### What you should do
Quote all of the records below word for word, but leave the pictures out.
+ + + + + + +
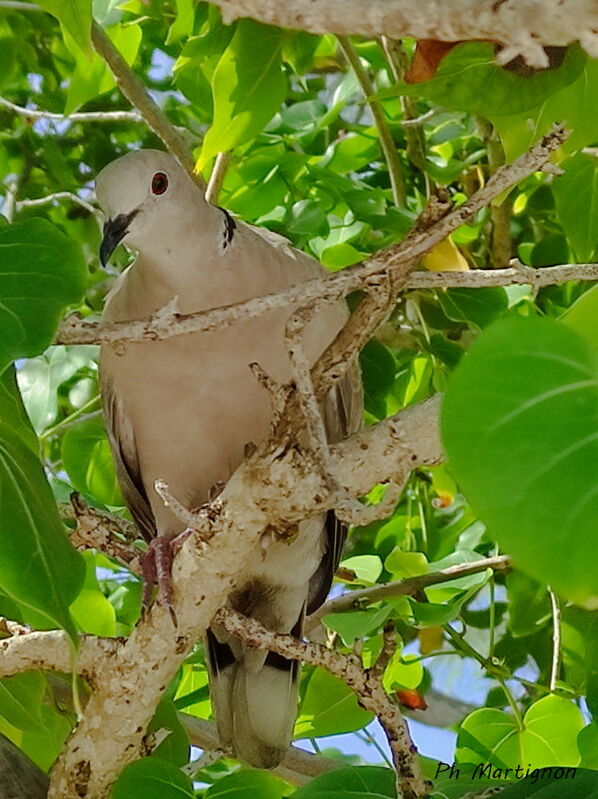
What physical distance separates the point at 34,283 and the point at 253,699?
2.13ft

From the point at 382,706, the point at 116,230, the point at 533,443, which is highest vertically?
the point at 533,443

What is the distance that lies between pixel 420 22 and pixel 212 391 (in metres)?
0.62

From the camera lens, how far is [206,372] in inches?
44.1

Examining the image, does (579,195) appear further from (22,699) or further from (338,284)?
(22,699)

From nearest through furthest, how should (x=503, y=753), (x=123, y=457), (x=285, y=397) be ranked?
(x=285, y=397), (x=503, y=753), (x=123, y=457)

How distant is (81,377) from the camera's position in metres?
1.57

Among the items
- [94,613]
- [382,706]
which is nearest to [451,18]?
[382,706]

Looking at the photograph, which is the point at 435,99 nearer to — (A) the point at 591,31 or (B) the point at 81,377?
(A) the point at 591,31

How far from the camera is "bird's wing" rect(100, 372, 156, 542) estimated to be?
1258 mm

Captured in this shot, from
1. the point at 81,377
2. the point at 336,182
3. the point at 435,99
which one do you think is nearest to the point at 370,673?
the point at 435,99

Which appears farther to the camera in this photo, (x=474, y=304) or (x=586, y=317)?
(x=474, y=304)

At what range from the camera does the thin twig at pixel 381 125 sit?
3.98 feet

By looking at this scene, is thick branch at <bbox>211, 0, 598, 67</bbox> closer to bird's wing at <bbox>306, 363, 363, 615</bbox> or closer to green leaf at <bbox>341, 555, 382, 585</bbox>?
bird's wing at <bbox>306, 363, 363, 615</bbox>

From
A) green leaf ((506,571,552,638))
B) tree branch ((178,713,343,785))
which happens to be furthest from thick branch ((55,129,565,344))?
green leaf ((506,571,552,638))
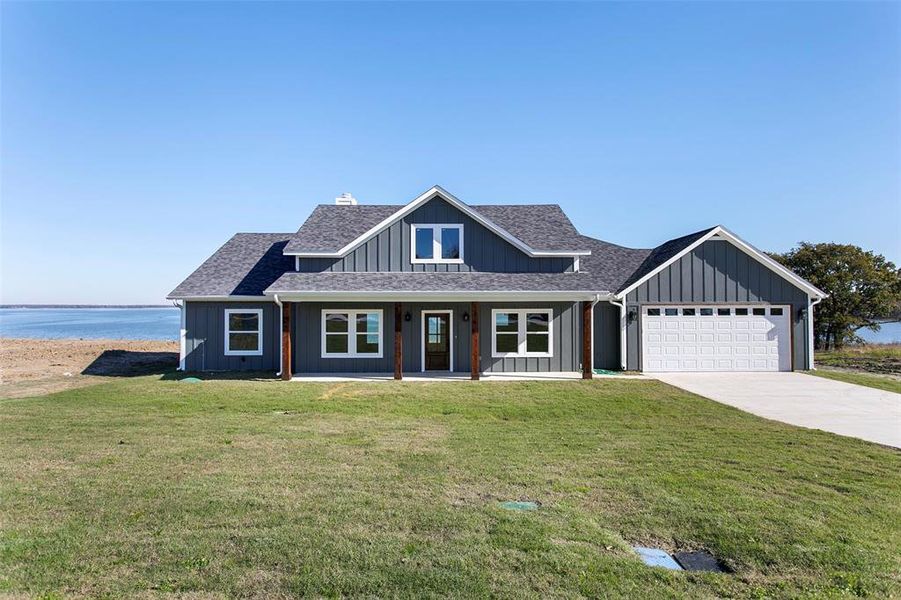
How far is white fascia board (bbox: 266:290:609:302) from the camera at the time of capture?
15406 mm

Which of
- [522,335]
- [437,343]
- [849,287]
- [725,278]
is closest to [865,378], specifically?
[725,278]

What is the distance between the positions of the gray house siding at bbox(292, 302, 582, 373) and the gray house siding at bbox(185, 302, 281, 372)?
1351mm

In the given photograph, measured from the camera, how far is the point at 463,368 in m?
17.4

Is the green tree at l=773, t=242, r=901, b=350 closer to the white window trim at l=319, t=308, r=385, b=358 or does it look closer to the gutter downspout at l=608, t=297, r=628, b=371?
the gutter downspout at l=608, t=297, r=628, b=371

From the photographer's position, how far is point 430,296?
51.0ft

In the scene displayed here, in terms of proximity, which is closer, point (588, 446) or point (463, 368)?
point (588, 446)

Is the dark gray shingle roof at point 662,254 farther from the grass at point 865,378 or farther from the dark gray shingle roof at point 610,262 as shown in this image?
A: the grass at point 865,378

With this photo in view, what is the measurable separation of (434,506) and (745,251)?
55.1ft

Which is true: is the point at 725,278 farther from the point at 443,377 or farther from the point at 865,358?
the point at 443,377

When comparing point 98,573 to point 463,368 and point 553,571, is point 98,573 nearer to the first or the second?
point 553,571

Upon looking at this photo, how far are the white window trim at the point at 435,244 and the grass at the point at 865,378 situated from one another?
12.1m

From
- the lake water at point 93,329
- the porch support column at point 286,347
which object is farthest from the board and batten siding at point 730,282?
the lake water at point 93,329

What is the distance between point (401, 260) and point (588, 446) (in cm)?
1081

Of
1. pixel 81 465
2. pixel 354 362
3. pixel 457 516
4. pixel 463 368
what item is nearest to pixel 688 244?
pixel 463 368
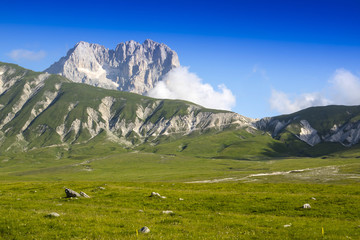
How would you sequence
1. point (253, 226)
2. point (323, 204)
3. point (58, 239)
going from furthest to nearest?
point (323, 204)
point (253, 226)
point (58, 239)

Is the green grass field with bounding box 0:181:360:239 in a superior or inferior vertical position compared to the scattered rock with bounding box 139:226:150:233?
inferior

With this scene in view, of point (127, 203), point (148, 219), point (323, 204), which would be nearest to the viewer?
point (148, 219)

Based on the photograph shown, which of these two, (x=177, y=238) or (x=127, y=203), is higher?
(x=177, y=238)

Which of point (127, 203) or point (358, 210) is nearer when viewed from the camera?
point (358, 210)

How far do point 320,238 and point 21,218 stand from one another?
21.6 m

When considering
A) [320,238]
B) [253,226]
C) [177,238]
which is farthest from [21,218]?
[320,238]

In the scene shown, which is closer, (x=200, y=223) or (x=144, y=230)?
(x=144, y=230)

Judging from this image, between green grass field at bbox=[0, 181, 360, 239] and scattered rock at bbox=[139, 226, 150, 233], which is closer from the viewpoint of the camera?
green grass field at bbox=[0, 181, 360, 239]

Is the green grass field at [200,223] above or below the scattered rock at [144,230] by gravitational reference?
below

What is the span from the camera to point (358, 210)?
94.5 feet

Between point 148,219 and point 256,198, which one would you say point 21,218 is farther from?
point 256,198

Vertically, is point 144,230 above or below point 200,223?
above

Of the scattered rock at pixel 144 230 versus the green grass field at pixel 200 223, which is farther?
the scattered rock at pixel 144 230

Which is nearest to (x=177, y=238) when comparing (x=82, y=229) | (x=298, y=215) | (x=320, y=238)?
(x=82, y=229)
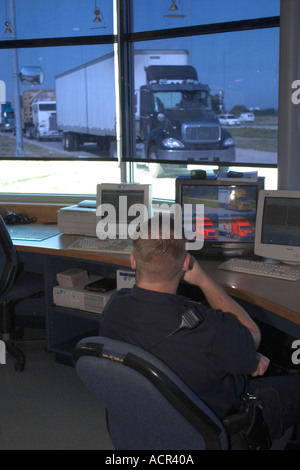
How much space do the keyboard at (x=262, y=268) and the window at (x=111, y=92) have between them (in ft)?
3.42

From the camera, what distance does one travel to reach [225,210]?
3.33 m

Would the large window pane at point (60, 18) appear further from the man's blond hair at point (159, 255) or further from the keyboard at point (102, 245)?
the man's blond hair at point (159, 255)

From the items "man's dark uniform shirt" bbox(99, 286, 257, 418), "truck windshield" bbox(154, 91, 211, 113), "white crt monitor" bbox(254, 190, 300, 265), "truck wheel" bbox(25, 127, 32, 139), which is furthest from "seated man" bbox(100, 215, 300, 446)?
"truck wheel" bbox(25, 127, 32, 139)

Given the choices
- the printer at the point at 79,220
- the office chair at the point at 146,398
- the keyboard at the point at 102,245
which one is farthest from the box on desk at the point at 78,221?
the office chair at the point at 146,398

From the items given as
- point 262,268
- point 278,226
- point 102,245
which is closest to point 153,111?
point 102,245

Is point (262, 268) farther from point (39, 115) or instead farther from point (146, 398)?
point (39, 115)

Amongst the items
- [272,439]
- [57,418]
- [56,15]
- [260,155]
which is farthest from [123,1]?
[272,439]

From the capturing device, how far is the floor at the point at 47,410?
287 centimetres

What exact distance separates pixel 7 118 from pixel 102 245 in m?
2.01

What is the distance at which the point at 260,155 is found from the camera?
13.3 ft

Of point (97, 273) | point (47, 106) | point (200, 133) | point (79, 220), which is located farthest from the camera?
point (47, 106)

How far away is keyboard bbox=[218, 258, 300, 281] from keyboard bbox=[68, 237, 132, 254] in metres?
0.70

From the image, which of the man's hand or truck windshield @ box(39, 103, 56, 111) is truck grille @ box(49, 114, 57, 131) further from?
the man's hand

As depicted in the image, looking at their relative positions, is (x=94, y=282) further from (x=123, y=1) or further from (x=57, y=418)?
+ + + + + + +
### Exercise answer
What physical distance separates the point at 34,283 and the point at 253,699?
2.13ft

From the point at 382,706, the point at 116,230, the point at 533,443, which is highest vertically?
the point at 533,443

What is the distance that lies between pixel 420 22 and pixel 212 391 (in metres)?
0.62

From the camera lens, how far is [206,372] in inches?
44.1

Examining the image, does (579,195) appear further from (22,699) or further from (338,284)?
(22,699)

From nearest through furthest, how should (x=503, y=753), (x=123, y=457), (x=285, y=397) be ranked?
(x=285, y=397), (x=503, y=753), (x=123, y=457)

How distant is (81,377) from the camera's position in metres?
1.57

Among the items
- [94,613]
- [382,706]
which is nearest to [451,18]?
[382,706]

Looking at the photograph, which is the point at 435,99 nearer to — (A) the point at 591,31 or (B) the point at 81,377?
(A) the point at 591,31

How far from the camera is "bird's wing" rect(100, 372, 156, 542) estimated to be?
1258 mm

Captured in this shot, from
1. the point at 81,377
2. the point at 336,182
3. the point at 435,99
which one do you think is nearest to the point at 370,673?
the point at 435,99

Which appears farther to the camera in this photo, (x=474, y=304) or (x=586, y=317)?
(x=474, y=304)

At what range from the camera does the thin twig at pixel 381 125 sit?
3.98 feet

By looking at this scene, is thick branch at <bbox>211, 0, 598, 67</bbox> closer to bird's wing at <bbox>306, 363, 363, 615</bbox> or closer to green leaf at <bbox>341, 555, 382, 585</bbox>?
bird's wing at <bbox>306, 363, 363, 615</bbox>

From
A) green leaf ((506,571,552,638))
B) tree branch ((178,713,343,785))
which happens to be furthest from thick branch ((55,129,565,344))?
green leaf ((506,571,552,638))
How far is white fascia board (bbox: 266:290:609:302) from the camera at the time of capture?
15406 mm

Which of
- [522,335]
- [437,343]
- [849,287]
- [725,278]
is closest to [865,378], specifically?
[725,278]

What is the distance between the positions of the gray house siding at bbox(292, 302, 582, 373) and the gray house siding at bbox(185, 302, 281, 372)?
1351mm

In the given photograph, measured from the camera, how far is the point at 463,368 in m?
17.4

Is the green tree at l=773, t=242, r=901, b=350 closer to the white window trim at l=319, t=308, r=385, b=358 or does it look closer to the gutter downspout at l=608, t=297, r=628, b=371?
the gutter downspout at l=608, t=297, r=628, b=371

From the photographer's position, how far is point 430,296?
51.0ft

In the scene displayed here, in terms of proximity, which is closer, point (588, 446) or point (463, 368)?
point (588, 446)

Is the dark gray shingle roof at point 662,254 farther from the grass at point 865,378 or farther from the dark gray shingle roof at point 610,262 as shown in this image?
A: the grass at point 865,378

With this photo in view, what is the measurable separation of (434,506) and (745,251)?
55.1ft

Which is true: is the point at 725,278 farther from the point at 443,377 or farther from the point at 865,358?
the point at 443,377

When comparing point 98,573 to point 463,368 and point 553,571, is point 98,573 nearer to the first or the second?
point 553,571

Upon looking at this photo, how far are the white window trim at the point at 435,244 and the grass at the point at 865,378 situated from one another?
12.1m

From
- the lake water at point 93,329
- the porch support column at point 286,347
which object is farthest from the board and batten siding at point 730,282?
the lake water at point 93,329

What is the distance between point (401, 260) and point (588, 446) (in cm)?
1081

Of
1. pixel 81 465
2. pixel 354 362
3. pixel 457 516
4. pixel 463 368
what item is nearest to pixel 688 244?
pixel 463 368
How would you sequence
1. point (253, 226)
2. point (323, 204)
3. point (58, 239)
going from furthest to nearest?
point (323, 204)
point (253, 226)
point (58, 239)

Is the green grass field with bounding box 0:181:360:239 in a superior or inferior vertical position compared to the scattered rock with bounding box 139:226:150:233?
inferior

With this scene in view, of point (127, 203), point (148, 219), point (323, 204), which would be nearest to the viewer?
point (148, 219)

Based on the photograph shown, which of these two, (x=177, y=238) or (x=127, y=203), is higher?
(x=177, y=238)

Which of point (127, 203) or point (358, 210) is nearer when viewed from the camera?
point (358, 210)

How far do point 320,238 and point 21,218 stand from one another?
21.6 m

When considering
A) [320,238]
B) [253,226]
C) [177,238]
which is farthest from [21,218]?
[320,238]

In the scene shown, which is closer, (x=200, y=223) or (x=144, y=230)?
(x=144, y=230)

Judging from this image, between green grass field at bbox=[0, 181, 360, 239] and scattered rock at bbox=[139, 226, 150, 233], which is closer from the viewpoint of the camera?
green grass field at bbox=[0, 181, 360, 239]

Is the green grass field at [200,223] above or below the scattered rock at [144,230] by gravitational reference?
below

What is the span from the camera to point (358, 210)?
94.5 feet

Between point 148,219 and point 256,198, which one would you say point 21,218 is farther from?
point 256,198

Vertically, is point 144,230 above or below point 200,223?
above

Of the scattered rock at pixel 144 230 versus the green grass field at pixel 200 223, which is farther?
the scattered rock at pixel 144 230

Which is nearest to (x=177, y=238) when comparing (x=82, y=229) | (x=298, y=215) | (x=320, y=238)?
(x=82, y=229)
How much space do the keyboard at (x=262, y=268) and the window at (x=111, y=92) have between them (in ft)?
3.42

From the camera, what distance does one travel to reach [225,210]?
3.33 m

Would the large window pane at point (60, 18) appear further from the man's blond hair at point (159, 255) or further from the keyboard at point (102, 245)?
the man's blond hair at point (159, 255)

From the items "man's dark uniform shirt" bbox(99, 286, 257, 418), "truck windshield" bbox(154, 91, 211, 113), "white crt monitor" bbox(254, 190, 300, 265), "truck wheel" bbox(25, 127, 32, 139), which is furthest from "seated man" bbox(100, 215, 300, 446)?
"truck wheel" bbox(25, 127, 32, 139)

Given the choices
- the printer at the point at 79,220
- the office chair at the point at 146,398
- the keyboard at the point at 102,245
which one is farthest from the box on desk at the point at 78,221?
the office chair at the point at 146,398

From the items given as
- point 262,268
- point 278,226
- point 102,245
which is closest to point 153,111?
point 102,245

Is point (262, 268) farther from point (39, 115) or instead farther from point (146, 398)?
point (39, 115)

Amongst the items
- [272,439]
- [57,418]
- [56,15]
- [260,155]
which is farthest from [123,1]?
[272,439]

From the capturing device, how far is the floor at the point at 47,410?
287 centimetres

What exact distance separates pixel 7 118 from pixel 102 245 in m?
2.01

What is the distance at which the point at 260,155 is found from the camera?
13.3 ft

Of point (97, 273) | point (47, 106) | point (200, 133) | point (79, 220), which is located farthest from the camera?
point (47, 106)

How far away is keyboard bbox=[218, 258, 300, 281] from keyboard bbox=[68, 237, 132, 254] in metres?
0.70

From the image, which of the man's hand or truck windshield @ box(39, 103, 56, 111) is truck grille @ box(49, 114, 57, 131) further from?
the man's hand

As depicted in the image, looking at their relative positions, is (x=94, y=282) further from (x=123, y=1) or further from (x=57, y=418)?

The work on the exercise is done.